How to use multiple GPUs for model parallel training

Question

How to use multiple GPUs for model parallel training

zhihui-shao opened this issue a year ago · 5 comments

Hi, will you release a method for model parallel training of multiple GPUs

Answer 1 · 2023-09-19T23:07:56.000Z

Hey, I'm not the author but use Accelerate and Deespeed config without FP16. Underneath the hood it uses HF Trainer.

Answer 2 · 2023-09-27T16:54:10.000Z

@infosechoudini Thanks for chiming in. Yes, the purpose of this repo is to make it HuggingFace compatible, so please do try HF Trainer :)

I've had a few issues with FP16 (numerical stability), which is also noted in the official implementation, so would stick to FP32 for now.

I am working on porting the official implementation to HF, which is almost finished except for chunkwise forward, and just need a few tests and debugging. It has some tricks for stability, which may enable FP16 :)

Answer 3 · 2023-09-27T17:06:45.000Z

YAY for FP16!! I've been working on it on my side as well... no luck tho

Answer 4 · 2023-10-03T16:50:39.000Z

Update: The official code updates are now in main.
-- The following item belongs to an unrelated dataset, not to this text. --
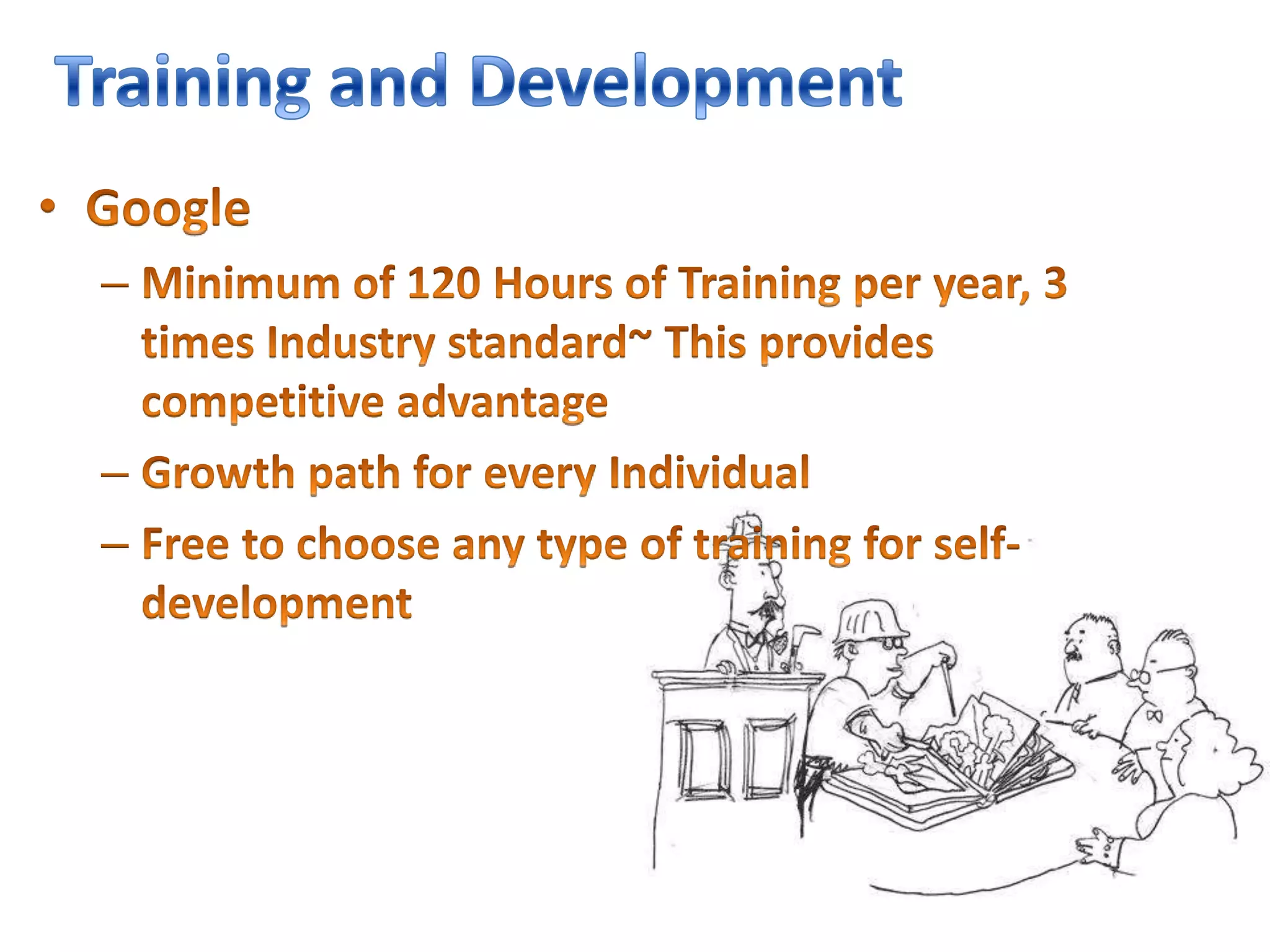 Training and Development

• Google
– Minimum of 120 Hours of Training per year, 3 times Industry standard~ This provides competitive advantage
– Growth path for every Individual
– Free to choose any type of training for self-development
It is on par with the original implementation in terms of forward, weight naming, and backward gradients :) (check tests/) One thing is that I would recommend bf16 over fp16, since I personally tested with bf16 only and can confirm that it is stable.

I can also confirm that this model can be trained stably with parallelism, such as fsdp.

Answer 5 · 2023-10-05T15:58:46.000Z

Thanks!!!! You're awesome!